To keep beetles alive in the lab, Erin set up a bucket with sand, and placed one pile of dung in the center. Female beetles dug tunnels below the dung.

To keep beetles alive in the lab, Erin set up a bucket with sand, and placed one pile of dung in the center. Female beetles dug tunnels below the dung.

To test her hypothesis, Erin conducted a series of experiments to measure the mating success, fighting success, and strength of male dung beetles. First, Erin measured the mating success of male beetles by placing one male and one female in an artificial tunnel (a piece of clear plastic tubing). She watched the pair for one hour, and measured how quickly the males courted, and whether or not the pair mated. Second, Erin measured the fighting success of males by staging fights between two males over ownership of an artificial tunnel. Beetle battles consist of a head-to-head pushing match that results in one male getting pushed out of the tunnel, and the other male remaining inside. To analyze the outcome of these fights, Erin randomly selected one male in each pair as the focal male, and scored the interaction as a “win” if the focal male remained inside the tunnel, and as a “loss” if the focal male got pushed out of the tunnel. In some cases, there was not a clear winner and loser because either both males left the tunnel, or both males remained inside. These interactions were scored as a “tie”. Finally, Erin determined each beetles’ strength. She measured strength as the amount of force it took to pull a male out of an artificial tunnel. To do this, she super-glued a piece of string to the back of the beetle, had it crawl into an artificial tunnel, attached the string to a spring scale, and then pulled on the scale until the beetle was pulled out of the tunnel.

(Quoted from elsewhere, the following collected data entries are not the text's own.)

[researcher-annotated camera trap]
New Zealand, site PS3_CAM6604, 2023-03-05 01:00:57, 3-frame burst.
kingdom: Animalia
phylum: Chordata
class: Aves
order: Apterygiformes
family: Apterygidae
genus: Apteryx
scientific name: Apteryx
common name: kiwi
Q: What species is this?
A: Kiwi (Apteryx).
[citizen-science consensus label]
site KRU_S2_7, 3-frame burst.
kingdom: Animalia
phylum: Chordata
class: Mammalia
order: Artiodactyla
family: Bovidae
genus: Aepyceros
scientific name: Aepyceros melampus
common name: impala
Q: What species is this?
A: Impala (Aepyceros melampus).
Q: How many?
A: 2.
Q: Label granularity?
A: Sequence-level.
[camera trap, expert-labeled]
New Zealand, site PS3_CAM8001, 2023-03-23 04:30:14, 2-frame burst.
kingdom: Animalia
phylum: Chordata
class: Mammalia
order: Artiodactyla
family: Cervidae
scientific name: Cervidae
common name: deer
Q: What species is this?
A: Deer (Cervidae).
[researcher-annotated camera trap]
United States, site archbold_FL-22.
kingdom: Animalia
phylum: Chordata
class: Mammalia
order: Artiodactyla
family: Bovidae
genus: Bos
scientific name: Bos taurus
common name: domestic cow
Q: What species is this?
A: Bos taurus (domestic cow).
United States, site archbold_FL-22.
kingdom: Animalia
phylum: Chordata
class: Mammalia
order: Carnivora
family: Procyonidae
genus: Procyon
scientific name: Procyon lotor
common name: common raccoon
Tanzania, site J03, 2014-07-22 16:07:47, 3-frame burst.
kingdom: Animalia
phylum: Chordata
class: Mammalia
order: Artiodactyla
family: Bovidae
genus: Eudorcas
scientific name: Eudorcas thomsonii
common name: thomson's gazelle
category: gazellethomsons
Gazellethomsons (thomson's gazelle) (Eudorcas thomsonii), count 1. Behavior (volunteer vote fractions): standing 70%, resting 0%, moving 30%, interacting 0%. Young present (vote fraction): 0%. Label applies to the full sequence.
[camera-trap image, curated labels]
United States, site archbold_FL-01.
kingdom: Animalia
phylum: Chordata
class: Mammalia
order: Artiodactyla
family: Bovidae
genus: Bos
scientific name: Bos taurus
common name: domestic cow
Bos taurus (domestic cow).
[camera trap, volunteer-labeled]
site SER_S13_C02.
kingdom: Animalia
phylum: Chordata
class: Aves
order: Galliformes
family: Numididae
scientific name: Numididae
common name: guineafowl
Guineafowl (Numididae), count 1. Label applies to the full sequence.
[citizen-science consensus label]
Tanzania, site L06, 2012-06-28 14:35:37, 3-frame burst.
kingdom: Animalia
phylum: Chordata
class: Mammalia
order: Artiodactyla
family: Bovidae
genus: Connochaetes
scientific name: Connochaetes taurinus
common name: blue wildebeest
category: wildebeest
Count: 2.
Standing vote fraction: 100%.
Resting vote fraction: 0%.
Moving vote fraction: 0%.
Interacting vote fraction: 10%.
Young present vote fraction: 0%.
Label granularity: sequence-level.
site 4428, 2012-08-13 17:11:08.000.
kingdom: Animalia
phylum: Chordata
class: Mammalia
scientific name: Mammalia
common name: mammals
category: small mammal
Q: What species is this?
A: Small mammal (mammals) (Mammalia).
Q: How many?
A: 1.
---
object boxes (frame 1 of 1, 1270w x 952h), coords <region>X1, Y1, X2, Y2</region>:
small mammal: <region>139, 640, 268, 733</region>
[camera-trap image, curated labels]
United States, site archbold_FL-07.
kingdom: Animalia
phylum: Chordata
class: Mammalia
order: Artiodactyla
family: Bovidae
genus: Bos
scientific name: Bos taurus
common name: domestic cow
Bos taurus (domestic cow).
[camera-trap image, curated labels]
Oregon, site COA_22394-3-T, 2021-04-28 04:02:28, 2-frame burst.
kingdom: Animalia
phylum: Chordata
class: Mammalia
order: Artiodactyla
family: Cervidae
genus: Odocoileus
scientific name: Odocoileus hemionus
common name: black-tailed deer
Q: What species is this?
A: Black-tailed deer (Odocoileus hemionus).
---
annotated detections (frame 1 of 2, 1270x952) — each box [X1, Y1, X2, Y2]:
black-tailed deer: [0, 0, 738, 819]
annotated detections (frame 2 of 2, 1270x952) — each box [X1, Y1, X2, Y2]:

Featured scientist: Erin McCullough from the University of Western Australia

Flesch–Kincaid Reading Grade Level = 8.8

There is one scientific paper associated with the data in this Data Nugget. The citation and PDF of the paper is below:

McCullough, E.L. and L.W. Simmons (2016) Selection on male physical performance during male–male competition and female choice. Behavioral Ecology


erinAbout Erin: I am fascinated by morphological diversity, and my research aims to understand the selective pressures that drive (and constrain) the evolution of animal form. Competition for mates is a particularly strong evolutionary force, and my research focuses on how sexual selection has contributed to the elaborate and diverse morphologies found throughout the animal kingdom. Using horned beetles as a model system, I am interested in how male-male competition has driven the evolution of diverse weapon morphologies, and how sexual selection has shaped the evolution of physical performance capabilities. I am first and foremost a behavioral ecologist, but my research integrates many disciplines, including functional morphology, physiology, biomechanics, ecology, and evolution.